The Guardian — 25 of the best places to stay in Greece and the Greek islands
Santorini’s luxury boutique hotels have a ringside seat to one of the most dramatic seascapes in the world. The island is arguably the most photogenic of all the Cyclades, the white washed Greek island group of the southern Aegean. Villages of boxy white houses and white painted caves cling to tops of 1,000 foot cliffs, the rim of a lava-stained caldera, like seven-minute icing on a Christmas fruitcake. The whole island is actually a huge, dormant but still active volcano, its cliffs the boundaries of a lagoon. And in the center, a blackened island, Nea Kameni, is the surface evidence of that “dormant” volcano, still belching sulphur into the sea. With plains that slope away to beaches to the west, behind the cliffs, one wonders why so may gorgeous settlements, filled with expensive, luxury hotels, restaurants and shops, choose to spread across the rim and slopes of the volcanic caldera. Perhaps it’s that volcano. Best keep an eye on it. More than 4,000 years ago its eruption destroyed the Minoan civilization — here and on Crete. And it erupted three times in the 20th century, most recently in 1950. Meanwhile, you can live it up in champagne style at these five glorious hotels.
Despite their superficial identikit looks, Santorini’s luxury hotels come in a surprising variety of shapes and sizes each with its own unique features. But based on our spring 2018 experiences as the guest of five special hotels, we can attest to these qualities they all share:
A very high staff to guest ratio resulting in attentive and patient service. Glamorous hot tubs or private pools Free, relatively reliable wi-fi and international cable television if you can’t tear yourself away from the news. Amazing views of the caldera and the sunset Romantic, indulgent privacy. Even when the island is crowded with day trippers from the twice weekly visits of cruise ships, guests at these boutique hotels can be in a world of their own.
There is no getting away from the fact that most of these hotels are pricey by anyone’s standards. But they provide memorable, once-in-a-lifetime experiences for honeymoons, anniversaries and special, romantic getaways.
And a note about the steps: Santorini is essentially the shell of a mountain and access to its Caldera hotels often involves negotiating long or zigzag flights of stairs, frequently without handrails. Most that we visited are not suitable for visitors with mobility issues.
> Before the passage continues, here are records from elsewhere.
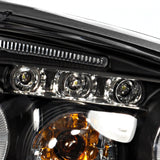 Coolstuffguru Compatible with Chevy Malibu Led Black Projector Head Lights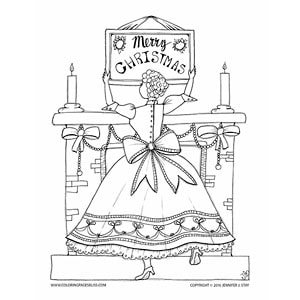 Download beautiful free printable winter coloring pages
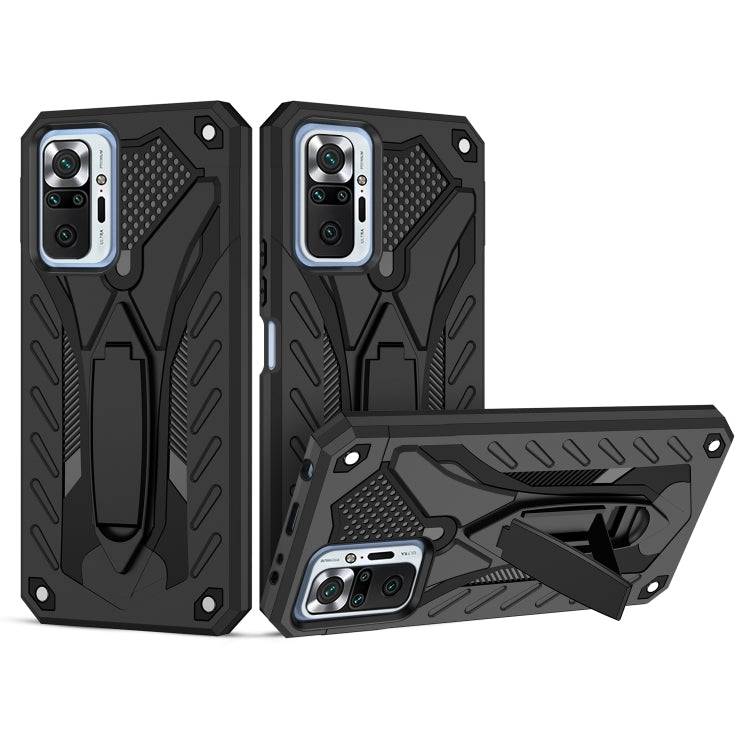 For Xiaomi Redmi Note 10 Pro Shockproof TPU + PC Protective Case with Holder
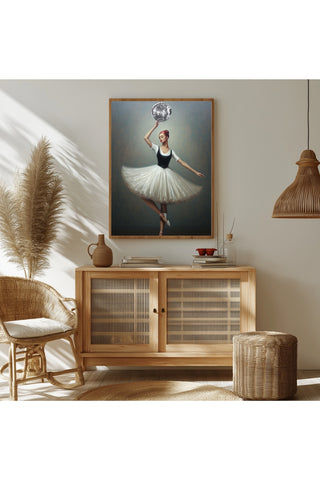 Twirl in Time Wall Art Print — Romantic Vintage Dance Poster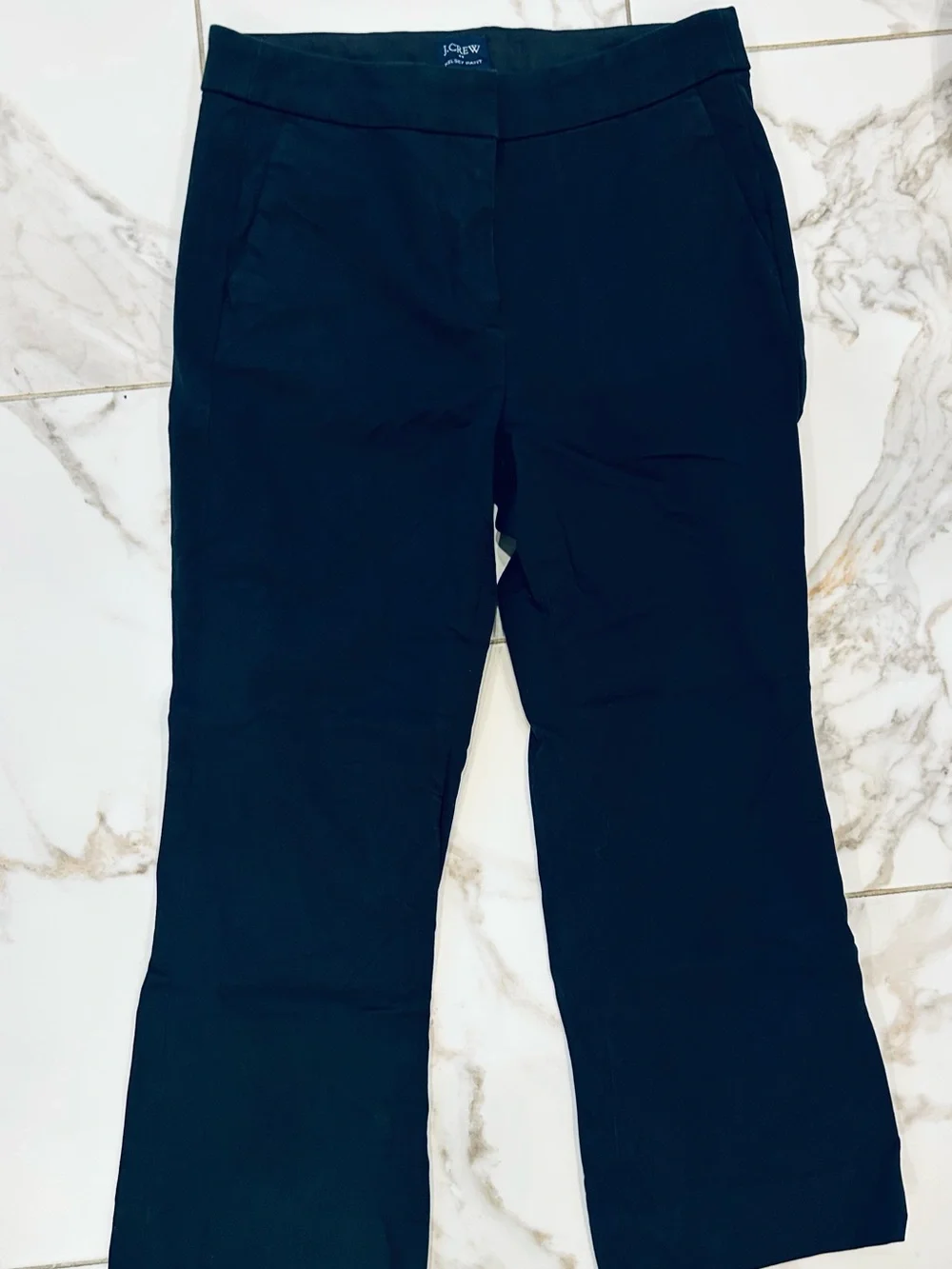 J.Crew Black Straight-Leg Pants Kelsey Size 6 EUC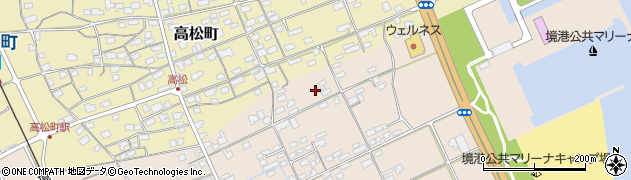 鳥取県境港市新屋町2467周辺の地図
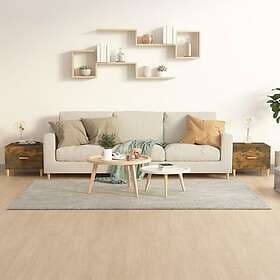 vidaXL Soffbord 2 st rökfärgad ek 50x50x40 cm konstruerat trä 817532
From about two hours before the sunset, hundreds of people wielding Nikons, smartphones and selfie sticks swarm ruins of Oia Castle on the northwest tip of Santorini for the daily spectacle of the sunset. If you are a guest at the Oia Mansion, you can toast each other with cocktails and watch the spectacle — of both the sunset and the tourist multitude — from your private rooftop retreat, well above the melee and the noise.
Or, even better, you can watch while floating in your nice warm hot tub, angled just perfectly to salute the last rays of the sun.
The mansion, a distinctive, pink and blue confection on four levels, with spectacular views of the lagoon and the open sea, has been in the Nomikos family of ship captains and ship owners since 1870. It’s a registered Greek Cultural Heritage Building, a neoclassical landmark and a very comfortable four-bedroom house. Oia Mansion accommodates up to eight very lucky people in a combination of period splendor (dining room, sitting room,captain’s office) and traditional island style (minimalist, white washed bedrooms, most with outdoor access).
Although it’s a sort of villa, its rooms and facilities are booked and priced by the night so it positions itself as a boutique hotel. It’s on one of the main streets of Oia and its gated front terrace, with table and umbrella, are passed by all and sundry. But that terrace is just for show. There’s the well furnished roof deck and a lovely, coral painted interior patio for outdoor dining and lounging. And, in inclement weather, a formal dining room. The house is let on a bed and breakfast basis, and looked after by the lovely Lily — who offers island advice and makes all your arrangements — and her mother, who cooks fabulous breakfasts of eggs, breads, yogurt, pancakes with banana and chocolate, coffee, pastries and fruit salad. The house is well set up for small weddings and wedding receptions — including most licensed religious ceremonies (except Greek Orthodox which must be performed in one of Santorini’s many churches). It’s great for family reunions or groups of friends, but surprisingly, it’s just as comfortable for a couple and priced similarly to other boutique hotels on Santorini.
Four bedrooms sleeping eight. Prices in season range from €1,512 per night for two people with a minimum of two nights stay to €3,000 per night for 8 people with private transfers and a minimum of three nights stay. The house is available year round, including Christmas and Easter, with deeply discounted rates available in early spring and autumn. Children under 6 stay for free.